When she awoke, she was back in the Castle in a cell, and Sarah was nowhere in sight. Angeline was there ready to gloat though.
"You Society dweebs really are irritating. Like bugs. But now, there really is nothing you can do. MUWAH HA HA HA HAAAAAAAAAAAAA!"
Bex smirked, an idea forming.
"Yeah," she said, "but at least I haven't got a wart on my nose." And she drew a circle, and filled it in with a green pen from her pencil case, on the glass where the Sue's nose's reflection would be. It was a testament to the Sue's idiocy that she was fooled by it. Angeline started to cry. Then scream. And stamp her foot. Somehow this led into a full blown temper tantrum with punching, kicking, and screaming at a pitch so high it could shatter glass. And did. Even though the glass in the cells was bulletproof it was no match for a hysterical Sue. Of course the glass in her hair just made her scream more. It was to be honest surprising that Casey hadn't already rushed to her side to see what was wrong. (Chuck being still at home with Sarah) Although that could have been because The Scream had shattered the cameras, and was now on a frequency too high for the microphones to pick up. It was so high pitched that dogs for miles around started crowding the Orange Orange. However it did give Bex the opportunity to hunt for her missing gadgets. She found them left by the computers, and just as she was about to finally fasten a Prohibiter to the irritating Sue, Angeline summoned a Plothole, and got away. With no reason to remain in the fandom, Bex used the Plothole Generator, and returned to the Library.
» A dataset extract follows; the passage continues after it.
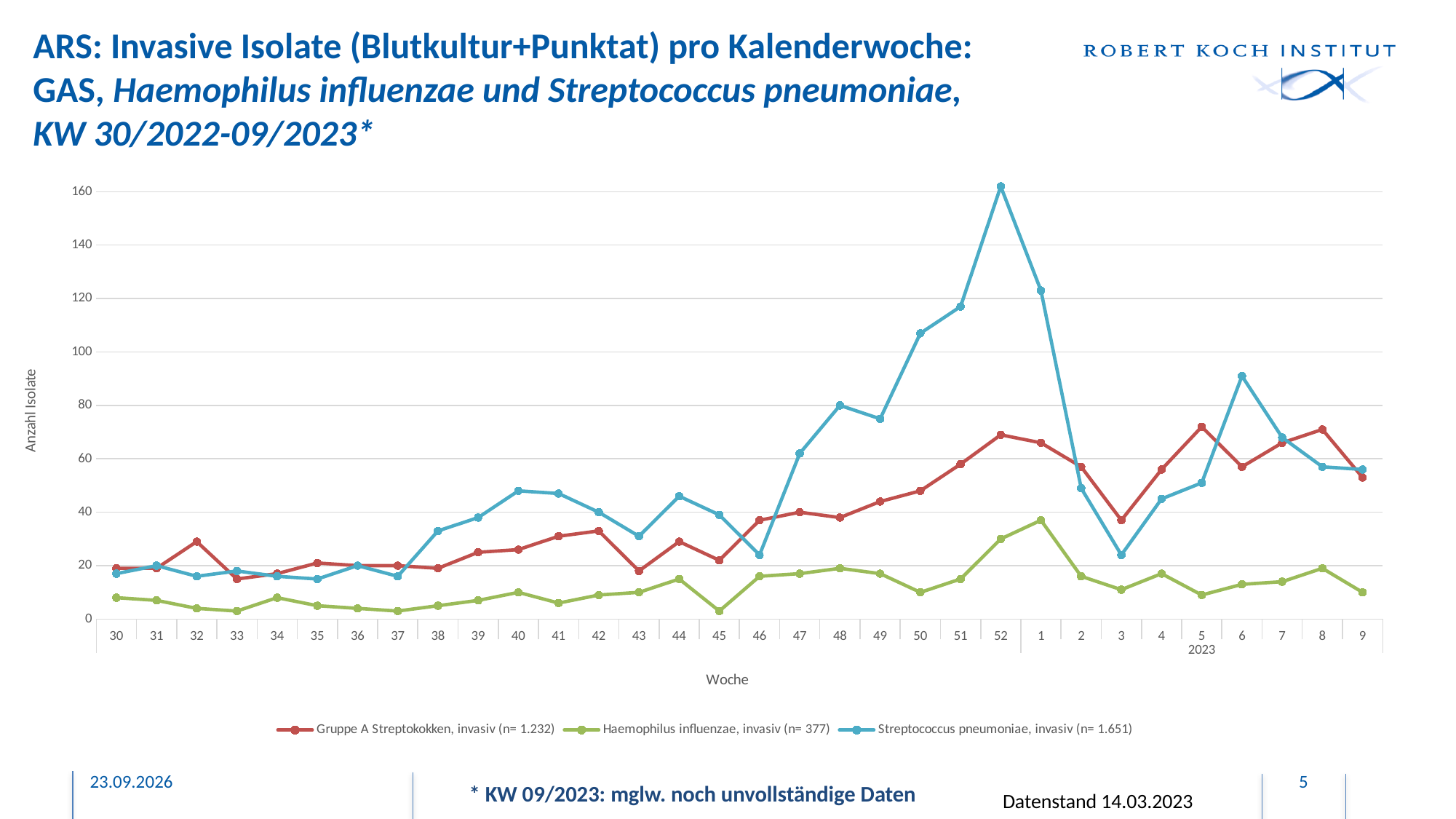
What kind of chart is shown on the slide? line chart How many calendar weeks are plotted along the x axis? 32 In week 5, which series has the larger value: Gruppe A Streptokokken or Streptococcus pneumoniae? Gruppe A Streptokokken Is the value for Gruppe A Streptokokken in week 52 greater or less than 60? greater Does the Streptococcus pneumoniae series rise or fall from week 46 to week 52? rise How many series does the legend list? 3 Is the value for Streptococcus pneumoniae in week 3 greater or less than 40? less In which week does the Streptococcus pneumoniae series reach its highest value? 52 What is the label of the y axis? Anzahl Isolate Is the value for Streptococcus pneumoniae in week 52 greater or less than 140? greater In which week does the Haemophilus influenzae series reach its highest value? 1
When she got back to the Library she realized she had forgotten something. Like the evil tutu of evilness. Taking it off, she glared at the giggling agents, daring them to make another noise. Wisely they shut up. She stormed down the corridors, giving evils to anyone in her path, until she found Michael and told him that the Sue had gotten away. She then stormed off to find a book about magic. She would not be defenseless next time.
Me: Okay. My first fic for the Society is done. Rather hoping you all like it.
Army of EVIL plot bunnies: Wow! You'd never guess she was nervous now would you!